One way to stabilize things is to take (1/N) times the log of the likelihood. Then you will indeed converge to something familiar - the entropy, - E log p(x).

Not quite; the probability of n/2 successes in n trials is given as Binomial(n,p) not p^n. p^n is correct for a single sequence but there are many possible sequences that result half heads, half tails and so you have a factor of "N choose X" or the so called "Binomial Coefficient".

> (0.4)^20 × (0.6)^20

and I think you mean (0.4)^10 × (0.6)^10 or more generally p^x*(1-p)^n-x.

I'm talking about the whole sequence; you're talking about the number of heads (or) tails in the sequence.

The number of heads is a sufficient statistic, so we'll get the same likelihood ratios out, but the likelihood values themselves will be larger.

You could make a similar point about the original CrossValidated Normal(0, 1)^N example by summarizing the data with the mean and sum of squares.

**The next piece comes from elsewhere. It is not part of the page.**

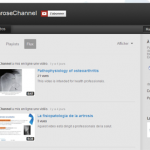 arthrosechannel-youtube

This doesn't work if the data were Cauchy(0, 1)^N instead.

> half heads, half tails.

> Under the model where the bias is 0.5—a fair coin—the probability of that outcome is (0.5)^20 or about one in a million.

No.

Edit: someone downvoted, ha. It's closer to 1 in 6.

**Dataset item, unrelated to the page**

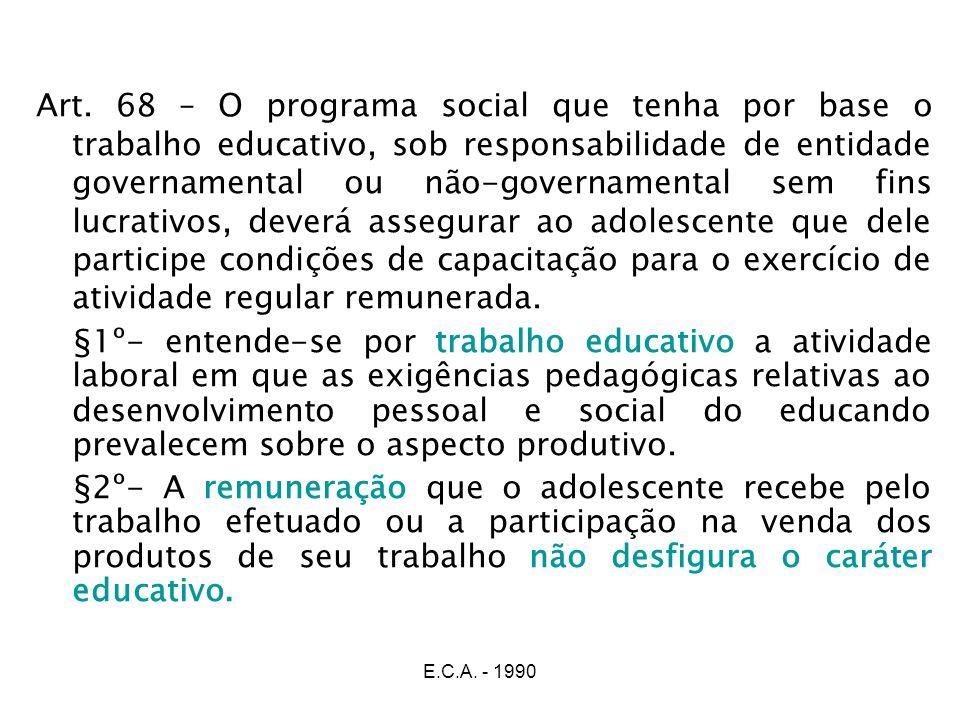 E.C.A. - 1990 Art. 68 – O programa social que tenha por base o trabalho educativo, sob responsabilidade de entidade governamental ou não-governamental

1 in a million is the probability of correctly predicting a unique sequence of 20 coin flips, in the exact order. (E.g. first 10 flips heads, 2nd 10 flips tails, in that order - 1 in a million)
I'm surprised people are conflating the Binomial distribution with OP's statement. He is talking about one specific outcome of half heads/half tails (where order matters). There is exactly one way to get that outcome.
You only knew that because you know how to do the math yourself, friend.

If you read what he said (I quoted it), he was not talking about one specific outcome. He didn't...well, specify that. He said half and half.

I also know how to do math, as I think I proved in my own comment. So I don't accept your insult.

Edited for clarity.